The below class TaskRegistry provides a decorator register, which registers the decorated function as a task in the registry.

import logging
from typing import Callable, Any, List, Dict, Set, Optional

from celery import Task
from fastapi import Request

logging.basicConfig()
logger = logging.getLogger(__file__)


class TaskRegistry:
    def __init__(self):
        self.registry: Dict[str, Dict[str, Set[Task]]] = {}

    def register(self, model: str, action: str) -> Callable[[Callable], Callable]:
        if model not in self.registry:
            self.registry[model] = {}
        if action not in self.registry[model]:
            self.registry[model][action] = set()

        def decorator(function):
            self.registry[model][action].add(function)
            return function

        return decorator

    async def execute(self, request: Request, model: str, action: str) -> Optional[List[Any]]:
        try:
            tasks_to_run = self.registry[model][action]
        except KeyError:
            logger.warning(
                f"No tasks configured for model {model} and action {action}."
            )
            return None
        return [f.delay(await request.json()) for f in tasks_to_run]

This allows us to then define tasks like this:

from task_registry import TaskRegistry

[...]

registry: TaskRegistry = TaskRegistry() 

@registry.register(model="tenant", action="create")
@celery.task
def task(request: Any) -> None:
    logger.warning(f"I was triggered by a {request}.") 

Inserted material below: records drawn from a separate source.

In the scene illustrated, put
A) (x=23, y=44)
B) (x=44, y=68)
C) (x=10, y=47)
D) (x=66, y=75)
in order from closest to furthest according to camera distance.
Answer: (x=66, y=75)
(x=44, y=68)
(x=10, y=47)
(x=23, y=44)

From the FastAPI view we can then call execute on the registry in order to run all the applicable tasks:

[...]

@app.post("/{model}/{action}")
async def receive(model: str, action: str, request: Request) -> None:
    body = await request.body()
    hexdigest = request.headers["X-Hook-Signature"]
    if not verify_hmac(body, hexdigest):
        raise HTTPException(status_code=403, detail="Shared secret mismatch.")
    await registry.execute(request, model, action)

If you find that your tasks are not executing make sure that they are actually being imported. IDEs might remove the import of the tasks if they are in seperate files and/or modules, because they don't pick up on either Celery tasks or tasks registered in our own TaskRegistry.